Konkret geht es natürlich um das aktuelle Seehofer Zitat. Verkürzt wird immer behauptet, der Bundesinnenminister habe gesagt, Migration sei die Mutter aller Probleme. Gerade in den sozialen Netzen wird dies so dargestellt, als habe er behauptet, dass die Migration an sich, also damit auch der einzelne Migrant, das grundlegende Problem in Deutschland sei.

Doch was sagte Seehofer im Interview mit der RP wirklich? Der Kernsatz lautet:

Aber die Migrationsfrage ist die Mutter aller politischen Probleme in diesem Land.
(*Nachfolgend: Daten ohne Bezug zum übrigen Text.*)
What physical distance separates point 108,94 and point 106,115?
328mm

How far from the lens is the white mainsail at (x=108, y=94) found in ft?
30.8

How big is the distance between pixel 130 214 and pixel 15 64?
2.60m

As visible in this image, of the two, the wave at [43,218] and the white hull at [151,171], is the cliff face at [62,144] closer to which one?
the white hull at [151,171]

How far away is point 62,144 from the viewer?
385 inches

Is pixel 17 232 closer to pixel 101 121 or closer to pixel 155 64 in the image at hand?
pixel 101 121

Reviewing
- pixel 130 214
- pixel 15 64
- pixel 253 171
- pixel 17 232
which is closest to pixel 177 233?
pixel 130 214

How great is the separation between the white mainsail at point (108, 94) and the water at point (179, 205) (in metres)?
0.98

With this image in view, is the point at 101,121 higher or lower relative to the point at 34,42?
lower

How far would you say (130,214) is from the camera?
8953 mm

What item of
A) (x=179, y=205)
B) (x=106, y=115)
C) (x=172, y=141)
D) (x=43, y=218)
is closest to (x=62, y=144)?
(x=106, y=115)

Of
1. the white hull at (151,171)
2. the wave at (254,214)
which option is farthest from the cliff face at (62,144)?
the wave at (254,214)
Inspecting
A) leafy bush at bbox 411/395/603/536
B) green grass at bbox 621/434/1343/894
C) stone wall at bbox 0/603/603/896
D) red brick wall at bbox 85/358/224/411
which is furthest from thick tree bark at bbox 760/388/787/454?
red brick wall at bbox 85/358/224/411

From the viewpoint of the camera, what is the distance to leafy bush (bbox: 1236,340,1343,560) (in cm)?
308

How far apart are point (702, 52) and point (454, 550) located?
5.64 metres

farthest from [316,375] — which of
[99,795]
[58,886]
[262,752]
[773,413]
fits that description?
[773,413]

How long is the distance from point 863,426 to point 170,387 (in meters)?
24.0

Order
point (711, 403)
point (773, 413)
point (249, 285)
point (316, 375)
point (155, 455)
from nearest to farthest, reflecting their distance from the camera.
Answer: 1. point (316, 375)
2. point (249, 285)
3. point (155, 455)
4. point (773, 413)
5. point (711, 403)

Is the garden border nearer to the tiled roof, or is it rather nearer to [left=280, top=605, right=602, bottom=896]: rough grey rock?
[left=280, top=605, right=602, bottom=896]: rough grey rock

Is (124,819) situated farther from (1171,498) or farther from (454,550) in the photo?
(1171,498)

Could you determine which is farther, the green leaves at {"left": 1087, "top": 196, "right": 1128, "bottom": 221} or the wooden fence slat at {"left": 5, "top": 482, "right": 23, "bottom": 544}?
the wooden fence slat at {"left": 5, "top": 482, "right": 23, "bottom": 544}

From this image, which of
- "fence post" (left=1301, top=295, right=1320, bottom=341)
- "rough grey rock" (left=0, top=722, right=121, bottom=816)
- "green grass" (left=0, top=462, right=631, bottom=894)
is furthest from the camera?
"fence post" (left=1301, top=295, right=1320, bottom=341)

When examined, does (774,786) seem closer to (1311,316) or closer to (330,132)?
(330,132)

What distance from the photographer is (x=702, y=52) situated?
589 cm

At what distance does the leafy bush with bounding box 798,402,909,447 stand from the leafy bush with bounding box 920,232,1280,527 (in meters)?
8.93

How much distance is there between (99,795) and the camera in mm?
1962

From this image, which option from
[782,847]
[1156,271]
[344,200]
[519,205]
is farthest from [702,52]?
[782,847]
Schon so ist die Aussage eine ganz andere, als kolportiert, auch wenn manche das jetzt für Haarspalterei halten werden. Doch besonders auch aus dem weiteren Kontext des Interviews ergibt sich, dass Seehofer es als Hauptproblem ansieht, dass auf die Migrationsfrage – die in Teilen der Bevölkerung ja durchaus nach wie vor diskutiert wird – gefühlt keine Antwort gegeben wurde, sondern nur ein „Wir schaffen das.“

Dabei hätten die Parteien nur einmal etwas sein müssen, was sie selten sind: ehrlich. Das wäre anfangs nicht schön gewesen, aber im Nachhinein leichter.  … Klar kommen bei über einer Million nicht nur lammfromme Leute in Land. … Natürlich waren alle am Anfang mit der Situation heillos überfordert. … Wenn die Regierung das zugegeben hätte – „ja, wissen wir, aber wir schauen, was wir tun können, wir entwickeln einen Plan gemeinsam mit euch und den Kommunen (wir haben noch keinen), wir halten euch auf dem Laufenden und lassen das nicht weiter aus dem Ruder laufen“. Damit hätten die Leute gut leben können – vor allem, wenn man sie aktiv informiert hätte.

Die fehlende Antwort

Das obige Zitat stammt aus Katrin Hilgers Blogartikel „Warum das Problem mit der AfD hausgemacht ist„, den sie bereits 2017 geschrieben hat.

So eine einfache, ehrliche und eben nicht populistische Klarstellung hat es bislang nicht gegeben. Zumindest wird dies von großen Teilen der Bevölkerung nach wie vor so gesehen. Ganz im Gegenteil, wer so eine klarstellende Aussage fordert oder die Migrationspolitik kritisiert, wird schnell in eine rechte gesteckt – un auch dies ist kontraproduktiv, wie ich bereits vor einem Jahr geschrieben habe. Geändert hat sich dabei nichts. Und auch nur so ist zu erklären, dass die AfD inzwischen im Osten in Umfragen die CDU überflügelt hat und dort die stärkste politische Kraft ist.

Solange es auf die Migrationsfrage keine umfassende – nicht populistische – Antwort gibt, ist sie Ursache für viele politische Probleme in Deutschland. Nicht zuletzt eben für das Erstarken der AfD, die für viele gefühlt die einzige Partei ist, die das Thema anspricht.

Wir brauchen eine offene Diskussionskultur

Aber die Diskussion ist zu verhärtet und festgefahren – wie eine verrostete Mutter.

Ich wünsche mir, dass eine sachliche und offene Diskussion über alle Probleme möglich ist. Ohne reflexhafte festgefahrene Meinungen.

Denn das Fehlen einer solchen Diskussionskultur ist die wirkliche Mutter aller Probleme.